Per ottenere la libertà a spese dei compagni, Fidel fa credere a Picone che i confinati preparano una rivolta e la fuga. Ingannate dalle spie, le Autorità di polizia si convincono che una nave si è già accostata all’isola e poi allontanata tenendo una rotta inconsueta. Il 30 settembre 1927 Mori mette l’isola a soqquadro con perquisizioni da cui non emerge uno straccio di prova, ma sostiene che i confinati, d’accordo «con sovversivi del Regno e dell’estero», hanno un piano «di evasione e ribellione contro i poteri dello Stato». E’ così che 56 confinati, tra cui Vanguardia, sono denunciati al Tribunale Speciale. Il 10 ottobre 1927, accusato di attentato alla sicurezza dello Stato, l’anarchico finisce in carcere duro a Palermo e poi a Napoli. Per mesi, interrogatori brutali si alternano a offerte «vantaggi» in cambio di «collaborazione». Vanguardia, però, non non compra la libertà vendendo la dignità. Negli anni delle prime battaglie aveva orgogliosamente affermato: «Non varranno prepotenze e violenze […]; respingeremo senza esitazione qualsiasi mezzo voi adotterete». É stanco e malato, quando, assolto per insufficienza di prove, agli inizi del 1929 è trasferito a Ponza, dove la salute peggiora di giorno in giorno. Quando possono, i tiranni evitano di trasformare in eroi le loro vittime; Mussolini perciò non ha dubbi: l’ora della liberazione non deve coincidere con quella della morte.
L’uomo che l’1febbraio 1930 torna a Napoli è molto sofferente. Non è in grado di nuocere, ma il regime, che lo ritiene ancora pericoloso, lo tormenta con frequenti perquisizioni; il 27 ottobre 1930, per l’ottavo anniversario della marcia su Roma, lo tiene in cella per una giornata. É il 10 novembre del 1931, quando torna in Questura per una bomba esplosa nella zona del porto. Di lì a poco, il 28 dicembre 1931 muore nella sua abitazione al n. 45 di via Bernini.
Fonti e bibliografia:
Archivio Centrale dello Stato, fascicoli intestati a Vanguardia in Casellario Politico Centrale, b. 5312 e Confino, Fascicoli Personali, b. 1046. Archivio di Stato di Napoli, Questura, Gabinetto, I parte, II serie, 1888-1901, b. 86 bis, «Fascio dei lavoratori.
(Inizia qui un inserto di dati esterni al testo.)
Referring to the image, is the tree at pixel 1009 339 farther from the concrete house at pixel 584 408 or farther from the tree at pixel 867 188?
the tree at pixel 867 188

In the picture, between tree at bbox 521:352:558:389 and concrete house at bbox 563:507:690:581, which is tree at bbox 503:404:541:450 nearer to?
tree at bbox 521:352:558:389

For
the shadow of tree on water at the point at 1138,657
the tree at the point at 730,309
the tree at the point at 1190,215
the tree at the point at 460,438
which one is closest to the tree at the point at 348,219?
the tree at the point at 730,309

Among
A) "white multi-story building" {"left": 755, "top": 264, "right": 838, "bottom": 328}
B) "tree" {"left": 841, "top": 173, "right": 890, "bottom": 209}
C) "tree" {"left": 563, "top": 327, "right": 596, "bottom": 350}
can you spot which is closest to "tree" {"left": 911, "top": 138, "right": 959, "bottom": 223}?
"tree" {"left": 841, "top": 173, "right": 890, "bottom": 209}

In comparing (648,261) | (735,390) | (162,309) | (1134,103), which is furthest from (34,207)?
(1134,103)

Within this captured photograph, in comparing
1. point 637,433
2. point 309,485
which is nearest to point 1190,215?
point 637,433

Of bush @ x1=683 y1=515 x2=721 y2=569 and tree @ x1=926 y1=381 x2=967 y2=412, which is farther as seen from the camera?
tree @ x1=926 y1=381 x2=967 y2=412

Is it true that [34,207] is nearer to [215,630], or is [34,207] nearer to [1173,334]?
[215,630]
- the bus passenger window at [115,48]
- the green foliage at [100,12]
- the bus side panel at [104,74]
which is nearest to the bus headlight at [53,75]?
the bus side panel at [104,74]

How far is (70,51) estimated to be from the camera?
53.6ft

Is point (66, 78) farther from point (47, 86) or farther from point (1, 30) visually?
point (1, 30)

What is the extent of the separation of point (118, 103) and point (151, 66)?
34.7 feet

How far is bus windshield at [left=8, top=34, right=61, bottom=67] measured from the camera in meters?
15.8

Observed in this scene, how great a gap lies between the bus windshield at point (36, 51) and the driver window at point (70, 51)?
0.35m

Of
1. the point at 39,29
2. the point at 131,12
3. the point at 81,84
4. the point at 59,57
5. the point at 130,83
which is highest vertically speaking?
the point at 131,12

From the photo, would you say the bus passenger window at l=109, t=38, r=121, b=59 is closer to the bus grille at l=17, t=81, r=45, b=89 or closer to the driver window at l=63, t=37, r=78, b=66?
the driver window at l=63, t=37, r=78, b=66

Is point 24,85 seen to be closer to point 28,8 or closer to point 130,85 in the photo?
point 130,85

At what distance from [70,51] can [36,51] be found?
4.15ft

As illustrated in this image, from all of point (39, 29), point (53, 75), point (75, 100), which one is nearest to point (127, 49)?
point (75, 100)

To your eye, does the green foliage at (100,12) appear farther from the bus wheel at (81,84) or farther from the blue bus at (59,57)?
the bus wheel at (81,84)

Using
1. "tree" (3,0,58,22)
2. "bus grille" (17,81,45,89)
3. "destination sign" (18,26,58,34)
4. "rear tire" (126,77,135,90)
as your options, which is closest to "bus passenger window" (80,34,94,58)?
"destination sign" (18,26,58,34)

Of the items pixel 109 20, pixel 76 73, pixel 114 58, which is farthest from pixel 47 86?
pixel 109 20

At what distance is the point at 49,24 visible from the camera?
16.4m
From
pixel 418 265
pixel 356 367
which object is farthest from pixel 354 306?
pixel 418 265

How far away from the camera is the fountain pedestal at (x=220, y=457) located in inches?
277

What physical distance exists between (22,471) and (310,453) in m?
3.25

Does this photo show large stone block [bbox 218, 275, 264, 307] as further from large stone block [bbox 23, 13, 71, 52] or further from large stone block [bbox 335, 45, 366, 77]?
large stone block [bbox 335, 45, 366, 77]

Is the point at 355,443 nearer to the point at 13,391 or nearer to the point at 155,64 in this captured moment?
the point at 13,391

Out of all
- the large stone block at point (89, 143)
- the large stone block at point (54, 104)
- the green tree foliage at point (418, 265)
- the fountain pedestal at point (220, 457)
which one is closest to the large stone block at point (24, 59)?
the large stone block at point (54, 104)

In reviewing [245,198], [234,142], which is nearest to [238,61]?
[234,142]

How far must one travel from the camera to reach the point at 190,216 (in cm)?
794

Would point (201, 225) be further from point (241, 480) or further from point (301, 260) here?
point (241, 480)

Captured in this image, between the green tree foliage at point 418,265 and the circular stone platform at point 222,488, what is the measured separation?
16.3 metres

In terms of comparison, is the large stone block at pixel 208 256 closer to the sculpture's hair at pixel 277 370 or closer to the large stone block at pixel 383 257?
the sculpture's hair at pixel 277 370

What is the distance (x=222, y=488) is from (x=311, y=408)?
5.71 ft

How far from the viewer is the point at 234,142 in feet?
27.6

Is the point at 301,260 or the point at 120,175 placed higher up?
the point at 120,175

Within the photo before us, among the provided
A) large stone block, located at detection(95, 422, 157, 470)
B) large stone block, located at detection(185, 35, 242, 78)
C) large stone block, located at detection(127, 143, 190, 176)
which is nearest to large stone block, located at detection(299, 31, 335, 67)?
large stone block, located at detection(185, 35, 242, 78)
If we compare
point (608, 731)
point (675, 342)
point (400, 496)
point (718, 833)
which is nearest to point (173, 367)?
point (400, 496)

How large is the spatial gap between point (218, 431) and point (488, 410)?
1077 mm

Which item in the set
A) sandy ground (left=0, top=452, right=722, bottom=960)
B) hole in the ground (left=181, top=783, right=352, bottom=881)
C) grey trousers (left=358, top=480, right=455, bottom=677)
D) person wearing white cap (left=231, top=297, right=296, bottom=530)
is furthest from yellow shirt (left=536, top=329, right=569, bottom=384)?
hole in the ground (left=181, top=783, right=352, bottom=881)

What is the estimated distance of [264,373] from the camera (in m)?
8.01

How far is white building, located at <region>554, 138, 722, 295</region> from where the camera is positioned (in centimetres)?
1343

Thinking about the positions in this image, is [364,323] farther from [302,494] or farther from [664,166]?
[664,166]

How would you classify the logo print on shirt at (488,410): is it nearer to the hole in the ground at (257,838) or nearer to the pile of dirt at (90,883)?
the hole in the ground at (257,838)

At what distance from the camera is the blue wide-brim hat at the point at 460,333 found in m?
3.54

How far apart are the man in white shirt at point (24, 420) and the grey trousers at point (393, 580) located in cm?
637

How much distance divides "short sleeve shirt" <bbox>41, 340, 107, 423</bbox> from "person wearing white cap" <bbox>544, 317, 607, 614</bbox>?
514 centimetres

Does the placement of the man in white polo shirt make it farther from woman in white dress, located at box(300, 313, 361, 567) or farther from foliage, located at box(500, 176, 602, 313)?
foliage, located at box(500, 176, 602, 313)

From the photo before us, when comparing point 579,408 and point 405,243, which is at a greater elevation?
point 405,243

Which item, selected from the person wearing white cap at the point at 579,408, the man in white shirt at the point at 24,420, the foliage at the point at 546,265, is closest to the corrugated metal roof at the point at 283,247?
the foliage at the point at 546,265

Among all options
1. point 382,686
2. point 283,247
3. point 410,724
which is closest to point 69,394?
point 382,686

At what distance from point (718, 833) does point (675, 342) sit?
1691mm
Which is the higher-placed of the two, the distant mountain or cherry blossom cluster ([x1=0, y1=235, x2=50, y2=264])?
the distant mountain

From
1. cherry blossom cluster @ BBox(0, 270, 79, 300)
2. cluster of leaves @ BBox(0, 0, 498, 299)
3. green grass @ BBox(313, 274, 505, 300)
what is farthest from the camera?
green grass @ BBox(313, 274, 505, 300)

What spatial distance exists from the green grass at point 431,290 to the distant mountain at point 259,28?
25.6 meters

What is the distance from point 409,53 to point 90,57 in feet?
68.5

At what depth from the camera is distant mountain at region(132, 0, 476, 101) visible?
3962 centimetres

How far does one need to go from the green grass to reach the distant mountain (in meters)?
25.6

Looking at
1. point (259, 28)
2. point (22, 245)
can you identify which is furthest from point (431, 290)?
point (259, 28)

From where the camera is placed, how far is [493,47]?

Iscritti»; b. 86 ter, f. «Federazione Socialista Napoletana» e b. 110, «Camerieri di caffè e ristoranti»; Schedario politico, fascicoli intestati a Vanguardia in Sovversivi annuali, b. 96 e Sovversivi deceduti, b. 110. Rosa Spadafora, Il popolo al confino, La persecuzione fascista in Campania, I, pp. 512-13; Giuseppe Aragno, Siete piccini perché siete in ginocchio. Il Fascio dei Lavoratori, prima sezione del PSI a Napoli, (1893-1894), Bulzoni, Roma, 1989, pp. 110-112; Idem, biografia in AA. VV., Dizionario Biografico degli Anarchici Italiani, II, (I-Z), Biblioteca Serantini, Pisa, 2004, pp. 648-49. Idem, Antifascismo e potere, Storia di storie, Bastogi, Foggia, 2012, pp. 23-40; Fabrizio Giulietti, Umberto Vanguardia. Azione e propaganda di un anarchico napoletano, (1879, 1931), Galzerano, Casalvelino Scalo, 2009.